(Image and question records)
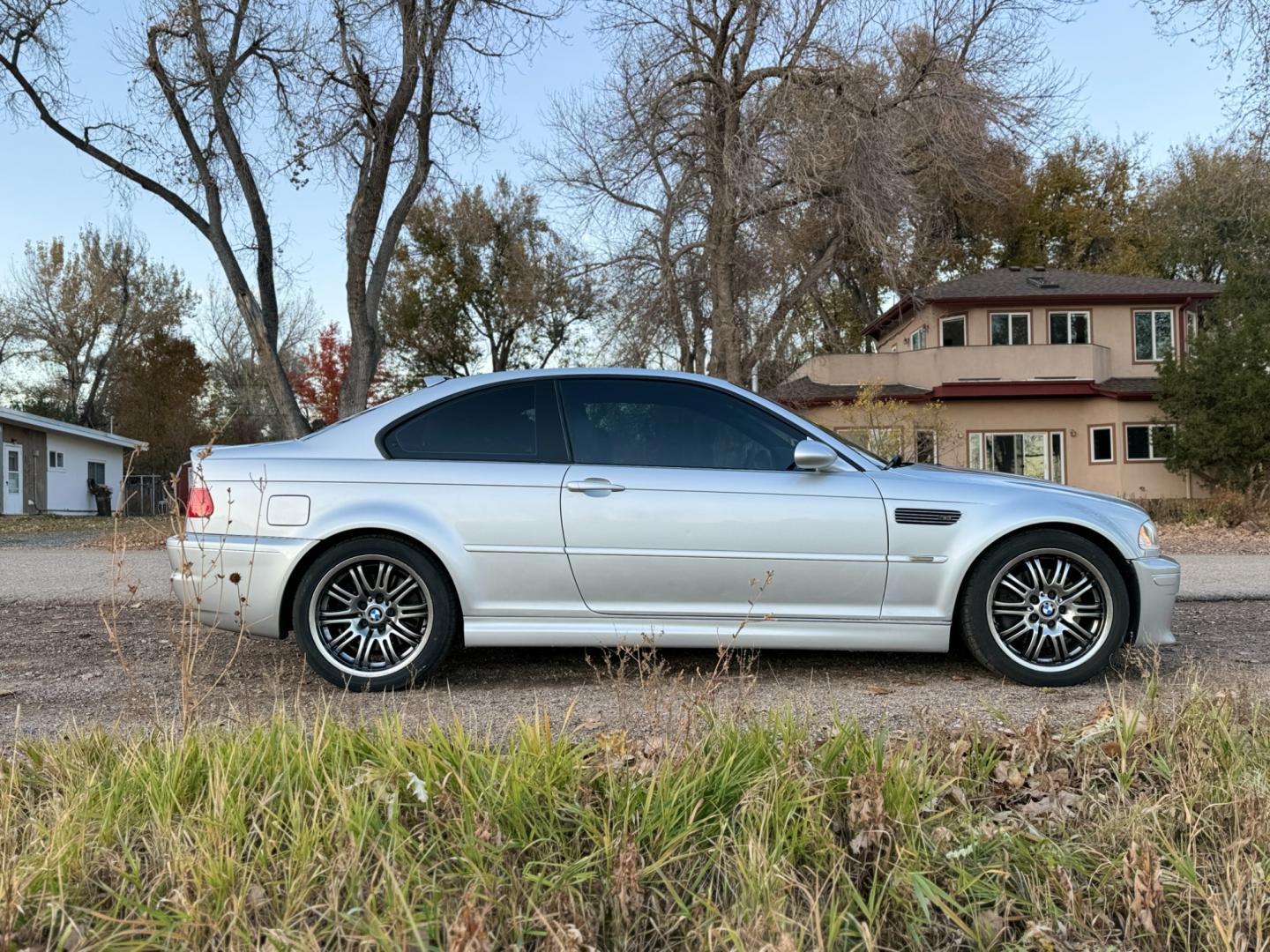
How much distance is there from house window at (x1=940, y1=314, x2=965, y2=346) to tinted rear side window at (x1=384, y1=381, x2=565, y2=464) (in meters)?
25.1

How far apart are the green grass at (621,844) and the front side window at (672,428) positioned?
1.88 metres

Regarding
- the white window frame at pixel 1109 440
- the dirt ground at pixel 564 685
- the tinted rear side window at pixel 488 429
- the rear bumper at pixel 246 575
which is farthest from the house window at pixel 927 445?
the rear bumper at pixel 246 575

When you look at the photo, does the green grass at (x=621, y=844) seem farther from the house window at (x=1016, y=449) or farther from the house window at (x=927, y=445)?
the house window at (x=1016, y=449)

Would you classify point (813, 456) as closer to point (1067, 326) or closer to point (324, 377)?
point (1067, 326)

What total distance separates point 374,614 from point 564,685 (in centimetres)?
100

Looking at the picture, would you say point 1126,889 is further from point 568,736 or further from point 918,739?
point 568,736

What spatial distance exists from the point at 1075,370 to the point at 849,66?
12.5 metres

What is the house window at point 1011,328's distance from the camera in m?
27.7

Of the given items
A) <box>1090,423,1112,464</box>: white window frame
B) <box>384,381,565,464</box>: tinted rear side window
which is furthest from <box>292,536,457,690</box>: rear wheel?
<box>1090,423,1112,464</box>: white window frame

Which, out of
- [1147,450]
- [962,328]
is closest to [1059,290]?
[962,328]

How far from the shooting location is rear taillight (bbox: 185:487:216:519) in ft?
15.3

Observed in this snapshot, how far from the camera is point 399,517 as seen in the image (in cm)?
461

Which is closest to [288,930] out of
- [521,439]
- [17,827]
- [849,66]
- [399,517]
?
[17,827]

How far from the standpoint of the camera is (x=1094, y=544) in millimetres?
4676
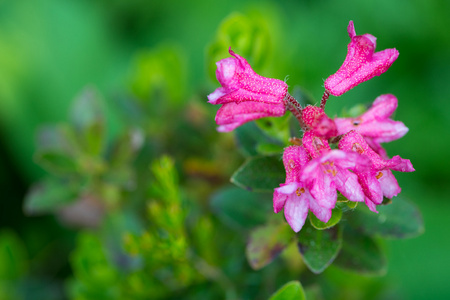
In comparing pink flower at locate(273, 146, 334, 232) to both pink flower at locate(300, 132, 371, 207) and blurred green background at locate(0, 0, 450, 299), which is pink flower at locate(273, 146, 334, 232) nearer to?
pink flower at locate(300, 132, 371, 207)

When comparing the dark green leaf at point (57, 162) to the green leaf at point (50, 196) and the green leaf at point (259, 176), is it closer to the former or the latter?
the green leaf at point (50, 196)

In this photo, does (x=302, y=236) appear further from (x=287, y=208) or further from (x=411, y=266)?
(x=411, y=266)

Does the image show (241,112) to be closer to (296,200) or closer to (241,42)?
(296,200)

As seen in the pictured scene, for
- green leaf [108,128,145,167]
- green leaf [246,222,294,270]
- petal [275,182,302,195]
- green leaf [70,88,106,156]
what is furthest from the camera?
green leaf [70,88,106,156]

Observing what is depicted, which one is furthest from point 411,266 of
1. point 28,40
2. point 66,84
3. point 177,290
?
point 28,40

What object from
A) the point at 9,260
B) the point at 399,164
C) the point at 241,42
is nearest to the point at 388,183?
the point at 399,164

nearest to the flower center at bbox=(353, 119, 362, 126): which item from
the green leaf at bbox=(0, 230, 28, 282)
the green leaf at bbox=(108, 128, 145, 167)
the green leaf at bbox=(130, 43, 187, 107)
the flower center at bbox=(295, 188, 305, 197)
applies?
the flower center at bbox=(295, 188, 305, 197)

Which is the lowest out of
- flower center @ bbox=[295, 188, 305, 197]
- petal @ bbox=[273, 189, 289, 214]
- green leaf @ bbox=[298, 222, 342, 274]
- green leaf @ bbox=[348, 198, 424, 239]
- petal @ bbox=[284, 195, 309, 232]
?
green leaf @ bbox=[348, 198, 424, 239]
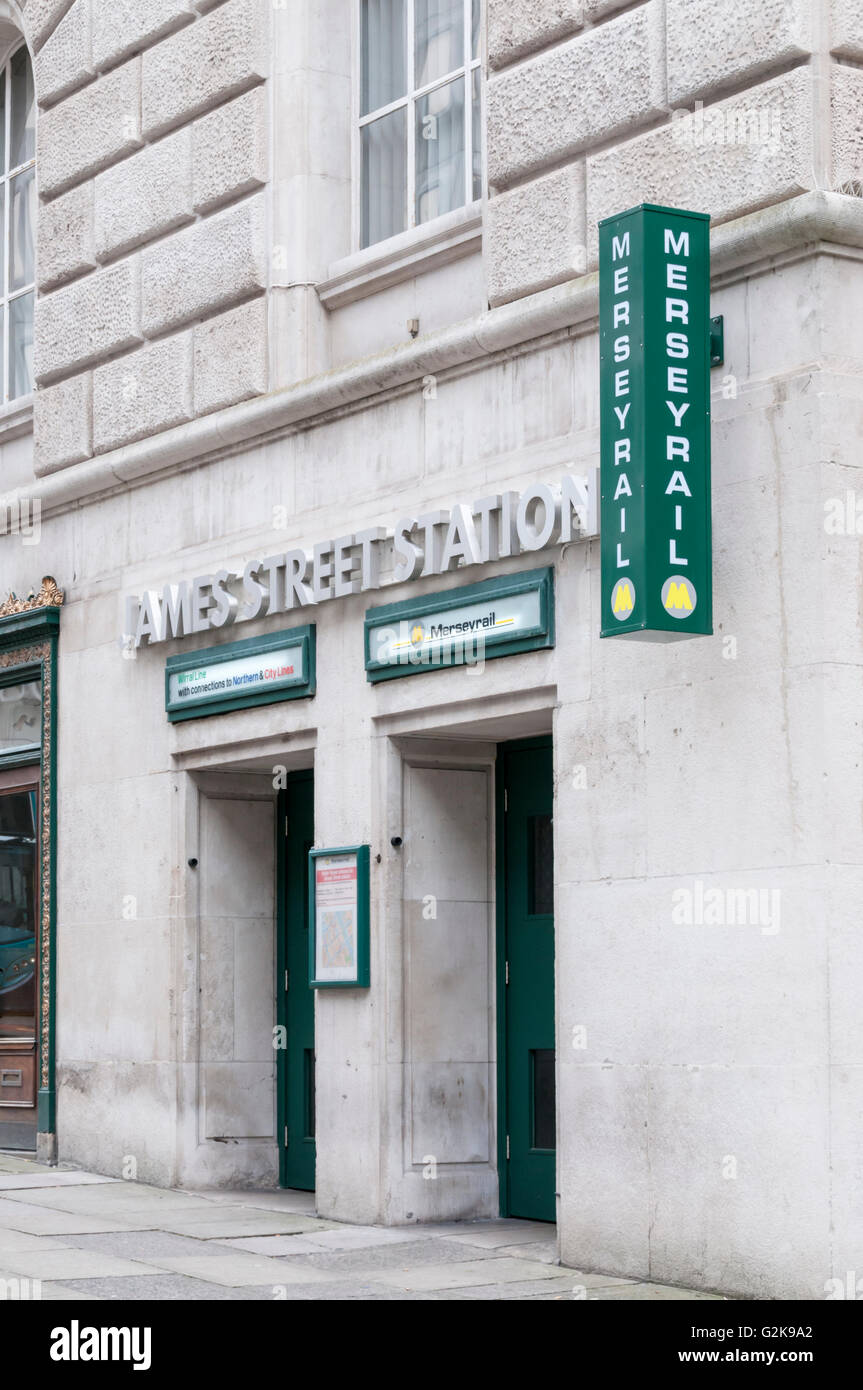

=== TASK DESCRIPTION ===
Select each line of the rows above that contains the string "center", and copy those lines. Case counts.

=== FINISHED TASK ===
nearest to the flower center at bbox=(353, 119, 362, 126): which item from
the flower center at bbox=(295, 188, 305, 197)
the flower center at bbox=(295, 188, 305, 197)
- flower center @ bbox=[295, 188, 305, 197]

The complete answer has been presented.